Parkklinik Heiligenfeld, Telefonseelsorge, Frauenhaus Schweinfurt: Das macht die Pandemie mit unserer Seele
Autor: Rebecca Vogt
LKR Bad Kissingen, Mittwoch, 09. Februar 2022
Die Infektionszahlen sind relativ gut messbar. Doch wie wirkt sich die Zeit der Quarantäne, der Angst, der Ansteckung auf unsere Psyche aus? Experten berichten von gestiegenem Bedarf an Hilfe und schwierigen Lebenssituationen, die sich durch die Pandemie verschärft haben.
Seit knapp zwei Jahren bestimmt die Corona-Pandemie das Leben der Menschen. Auf den ersten Blick sichtbar sind die Infektionszahlen oder die Belegung der Betten in den Krankenhäusern. Erst bei näherem Hinsehen aber werden weitere Auswirkungen der Pandemie deutlich, etwa die auf die Seele.
So hat sich beispielsweise die Nachfrage nach Therapieplätzen in der Parkklinik Heiligenfeld Bad Kissingen, die auf psychische und psychosomatische Erkrankungen spezialisiert ist, seit Pandemiebeginn "spürbar erhöht", wie Chefarzt Hans-Peter Selmaier bestätigt. Er verweist dabei auch darauf, dass obendrein andere ambulante oder stationäre psychosomatische Behandlungsmöglichkeiten entfallen seien.
Long- und Postcovid-Syndrome als Belastung
Das Spektrum der Krankheitsbilder sei im Wesentlichen gleichgeblieben. Thematisch gehe es verstärkt um gegenwarts- und zukunftsbezogene Ängste im Zusammenhang mit Corona und damitverbundene psychosoziale Folgen. Außerdem seien Long- beziehungsweise Postcovid-Syndrome hinzugekommen, worunter einige Patientinnen und Patienten oder deren Angehörige leiden würden.
Wie groß der Einfluss der Pandemie hinsichtlich psychischer Erkrankungen insgesamt ist, sei statistisch nur schwer zu erfassen. "Geschätzt würde ich von einer Zunahme um 25 Prozent ausgehen", sagt Selmaier. "Erkennbar ist vor allem eine größere Belastung von Kindern und Jugendlichen und deren Familien." Unterschiedliche Bevölkerungs- und Berufsgruppen seien unterschiedlich betroffen.
Einsamkeit und Isolation gestiegen
Um circa 20 Prozent sind mit Beginn des ersten Lockdowns die Anrufzahlen bei der Telefonseelsorge gestiegen, wie Ruth Belzner berichtet. Die Diplompsychologin leitet die Telefonseelsorge Würzburg, welche auch für die Region Main-Rhön zuständig ist. Der Anstieg sei zum einen auf ein gesteigertes Gesprächsbedürfnis zurückzuführen, erklärt Belzner.

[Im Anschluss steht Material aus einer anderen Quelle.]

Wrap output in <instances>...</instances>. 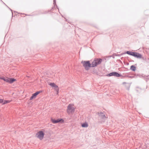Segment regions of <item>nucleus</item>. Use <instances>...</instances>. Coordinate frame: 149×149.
Returning a JSON list of instances; mask_svg holds the SVG:
<instances>
[{
  "instance_id": "obj_7",
  "label": "nucleus",
  "mask_w": 149,
  "mask_h": 149,
  "mask_svg": "<svg viewBox=\"0 0 149 149\" xmlns=\"http://www.w3.org/2000/svg\"><path fill=\"white\" fill-rule=\"evenodd\" d=\"M49 85L53 88V89L56 91L57 94L58 93L59 88L57 85L54 83H51L49 84Z\"/></svg>"
},
{
  "instance_id": "obj_1",
  "label": "nucleus",
  "mask_w": 149,
  "mask_h": 149,
  "mask_svg": "<svg viewBox=\"0 0 149 149\" xmlns=\"http://www.w3.org/2000/svg\"><path fill=\"white\" fill-rule=\"evenodd\" d=\"M76 107L73 104H69L67 107V112L68 114H72L74 112Z\"/></svg>"
},
{
  "instance_id": "obj_3",
  "label": "nucleus",
  "mask_w": 149,
  "mask_h": 149,
  "mask_svg": "<svg viewBox=\"0 0 149 149\" xmlns=\"http://www.w3.org/2000/svg\"><path fill=\"white\" fill-rule=\"evenodd\" d=\"M0 79L9 84H12L16 81V79H15L14 78H9L7 77H5L3 76L0 77Z\"/></svg>"
},
{
  "instance_id": "obj_12",
  "label": "nucleus",
  "mask_w": 149,
  "mask_h": 149,
  "mask_svg": "<svg viewBox=\"0 0 149 149\" xmlns=\"http://www.w3.org/2000/svg\"><path fill=\"white\" fill-rule=\"evenodd\" d=\"M11 100H4L3 104H5L8 103H9L11 102Z\"/></svg>"
},
{
  "instance_id": "obj_2",
  "label": "nucleus",
  "mask_w": 149,
  "mask_h": 149,
  "mask_svg": "<svg viewBox=\"0 0 149 149\" xmlns=\"http://www.w3.org/2000/svg\"><path fill=\"white\" fill-rule=\"evenodd\" d=\"M45 135V130L42 129L38 131L36 134V136L39 139L42 140L43 139Z\"/></svg>"
},
{
  "instance_id": "obj_16",
  "label": "nucleus",
  "mask_w": 149,
  "mask_h": 149,
  "mask_svg": "<svg viewBox=\"0 0 149 149\" xmlns=\"http://www.w3.org/2000/svg\"><path fill=\"white\" fill-rule=\"evenodd\" d=\"M127 53L128 54L132 55V52H131L129 51H127Z\"/></svg>"
},
{
  "instance_id": "obj_4",
  "label": "nucleus",
  "mask_w": 149,
  "mask_h": 149,
  "mask_svg": "<svg viewBox=\"0 0 149 149\" xmlns=\"http://www.w3.org/2000/svg\"><path fill=\"white\" fill-rule=\"evenodd\" d=\"M101 59L96 58L95 59L91 64V67H94L100 64L102 62Z\"/></svg>"
},
{
  "instance_id": "obj_14",
  "label": "nucleus",
  "mask_w": 149,
  "mask_h": 149,
  "mask_svg": "<svg viewBox=\"0 0 149 149\" xmlns=\"http://www.w3.org/2000/svg\"><path fill=\"white\" fill-rule=\"evenodd\" d=\"M130 69L134 71L136 70V67L133 65H132Z\"/></svg>"
},
{
  "instance_id": "obj_13",
  "label": "nucleus",
  "mask_w": 149,
  "mask_h": 149,
  "mask_svg": "<svg viewBox=\"0 0 149 149\" xmlns=\"http://www.w3.org/2000/svg\"><path fill=\"white\" fill-rule=\"evenodd\" d=\"M100 116L102 118H106L105 115L103 113H100Z\"/></svg>"
},
{
  "instance_id": "obj_8",
  "label": "nucleus",
  "mask_w": 149,
  "mask_h": 149,
  "mask_svg": "<svg viewBox=\"0 0 149 149\" xmlns=\"http://www.w3.org/2000/svg\"><path fill=\"white\" fill-rule=\"evenodd\" d=\"M42 92V91H38L35 93L32 94V95L30 98V100H32L33 99H35L36 97L39 94Z\"/></svg>"
},
{
  "instance_id": "obj_15",
  "label": "nucleus",
  "mask_w": 149,
  "mask_h": 149,
  "mask_svg": "<svg viewBox=\"0 0 149 149\" xmlns=\"http://www.w3.org/2000/svg\"><path fill=\"white\" fill-rule=\"evenodd\" d=\"M3 100L0 99V103H1L3 104Z\"/></svg>"
},
{
  "instance_id": "obj_5",
  "label": "nucleus",
  "mask_w": 149,
  "mask_h": 149,
  "mask_svg": "<svg viewBox=\"0 0 149 149\" xmlns=\"http://www.w3.org/2000/svg\"><path fill=\"white\" fill-rule=\"evenodd\" d=\"M81 63L86 70H88L89 67H91V64H90L89 61H82Z\"/></svg>"
},
{
  "instance_id": "obj_9",
  "label": "nucleus",
  "mask_w": 149,
  "mask_h": 149,
  "mask_svg": "<svg viewBox=\"0 0 149 149\" xmlns=\"http://www.w3.org/2000/svg\"><path fill=\"white\" fill-rule=\"evenodd\" d=\"M109 76H114L117 77H119L120 75L116 72H113L109 74Z\"/></svg>"
},
{
  "instance_id": "obj_10",
  "label": "nucleus",
  "mask_w": 149,
  "mask_h": 149,
  "mask_svg": "<svg viewBox=\"0 0 149 149\" xmlns=\"http://www.w3.org/2000/svg\"><path fill=\"white\" fill-rule=\"evenodd\" d=\"M132 55L137 57L141 58V56L140 54L135 52H132Z\"/></svg>"
},
{
  "instance_id": "obj_11",
  "label": "nucleus",
  "mask_w": 149,
  "mask_h": 149,
  "mask_svg": "<svg viewBox=\"0 0 149 149\" xmlns=\"http://www.w3.org/2000/svg\"><path fill=\"white\" fill-rule=\"evenodd\" d=\"M81 126L83 127H87L88 126L87 123L85 122L81 124Z\"/></svg>"
},
{
  "instance_id": "obj_6",
  "label": "nucleus",
  "mask_w": 149,
  "mask_h": 149,
  "mask_svg": "<svg viewBox=\"0 0 149 149\" xmlns=\"http://www.w3.org/2000/svg\"><path fill=\"white\" fill-rule=\"evenodd\" d=\"M51 121L52 123L54 124L59 123H63L64 122V120L62 119H58L56 120L54 118H51Z\"/></svg>"
}]
</instances>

Und zum anderen darauf, dass die Mitarbeiterinnen und Mitarbeiter der Telefonseelsorge ihre Kapazitäten ausweiten konnten, etwa weil andere Termine und Verpflichtungen entfielen. In etwa zehn Prozent der Gespräche war Corona ein Thema, wie Belzner mit Blick auf die Daten aus dem vergangenen Jahr für die Telefonseelsorge in Bayern berichtet.
Deutlicher werden die Auswirkungen der Pandemie an anderer Stelle: Die Themen Einsamkeit und Isolation lagen vor Corona bei etwa 18, 19 Prozent. "Dieser Wert ist seitdem konstant gestiegen", berichtet Belzner. Die Themen kämen in jedem vierten Gespräch zur Sprache, der Wert liegt also bei 25 Prozent. "Das ist eine sehr bedeutsame Steigerung."